**Task objective:**
Omit the pictures and extract only the lines from the line containing "TPU覆膜卡通小清新防水防油免洗桌布环保家用桌布台布面料批发" to the end of the material, each exactly as written.

[[ Given entries open ]]

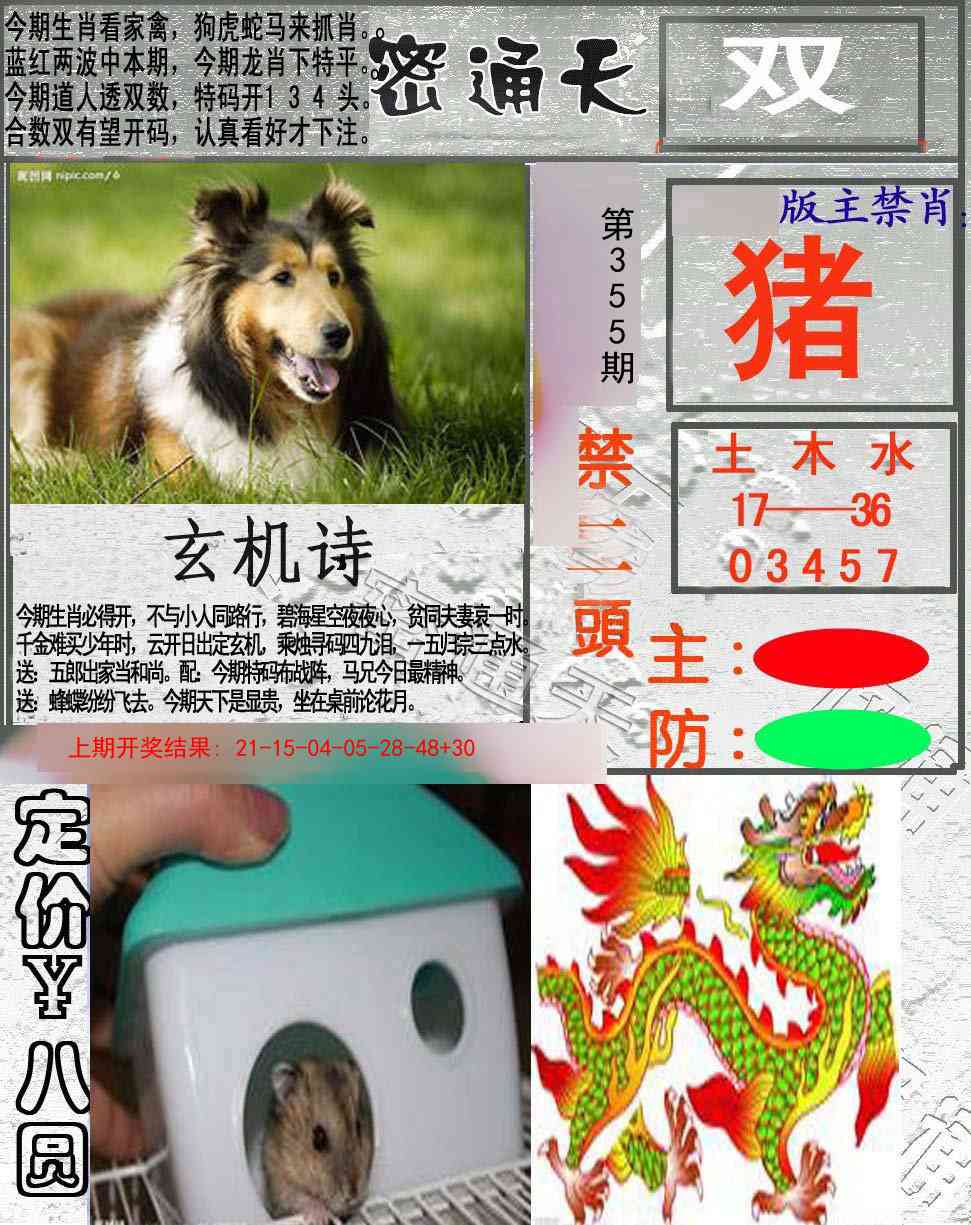 355期密通天[图]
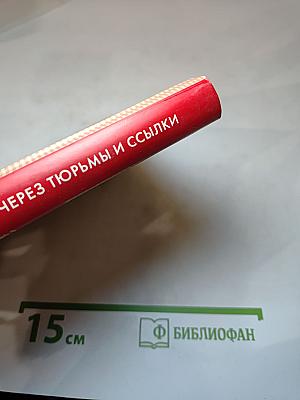 Профсоюзные лидеры через тюрьмы и ссылки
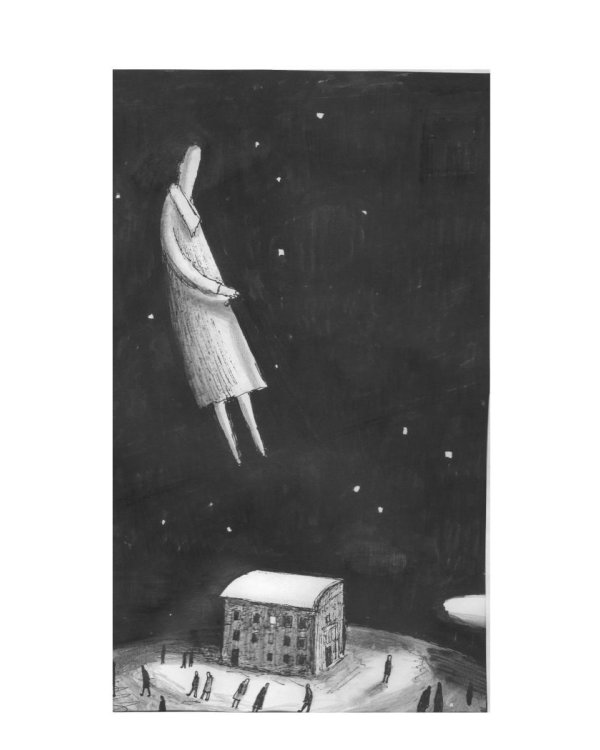 Все, что помню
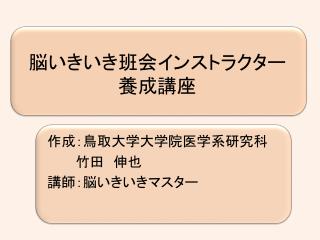 脳いきいき班会インストラクター養成講座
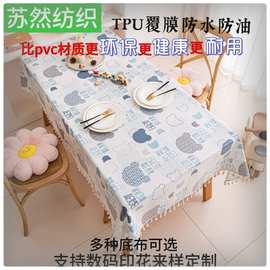 TPU覆膜卡通小清新防水防油免洗桌布环保家用桌布台布面料批发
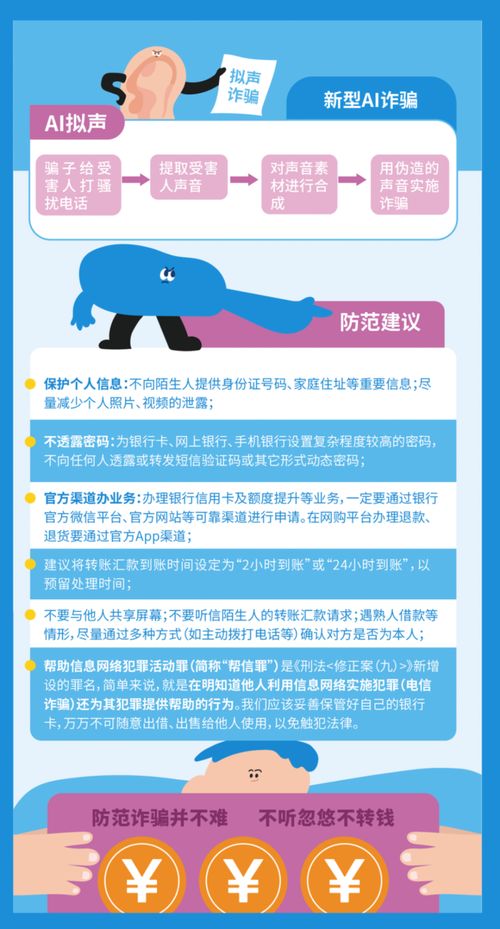 學(xué)習(xí)網(wǎng)絡(luò)安全知識(shí)，開(kāi)發(fā)高效信息安全軟件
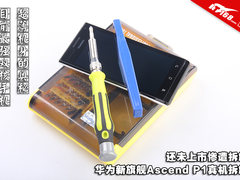 还未上市遭拆解 双核华为Ascend P1拆解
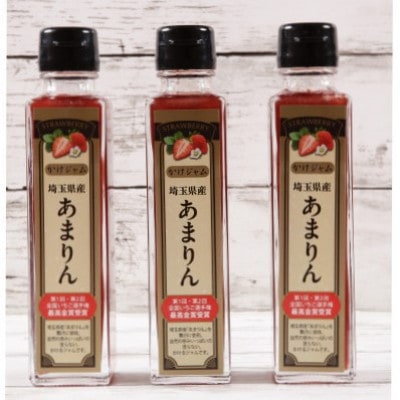 【ボトル瓶】あまりんのかけジャム3本セット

[[ Given entries closed ]]

**Exercise solution:**
 TPU覆膜卡通小清新防水防油免洗桌布环保家用桌布台布面料批发
 學(xué)習(xí)網(wǎng)絡(luò)安全知識(shí)，開(kāi)發(fā)高效信息安全軟件
 还未上市遭拆解 双核华为Ascend P1拆解
 【ボトル瓶】あまりんのかけジャム3本セット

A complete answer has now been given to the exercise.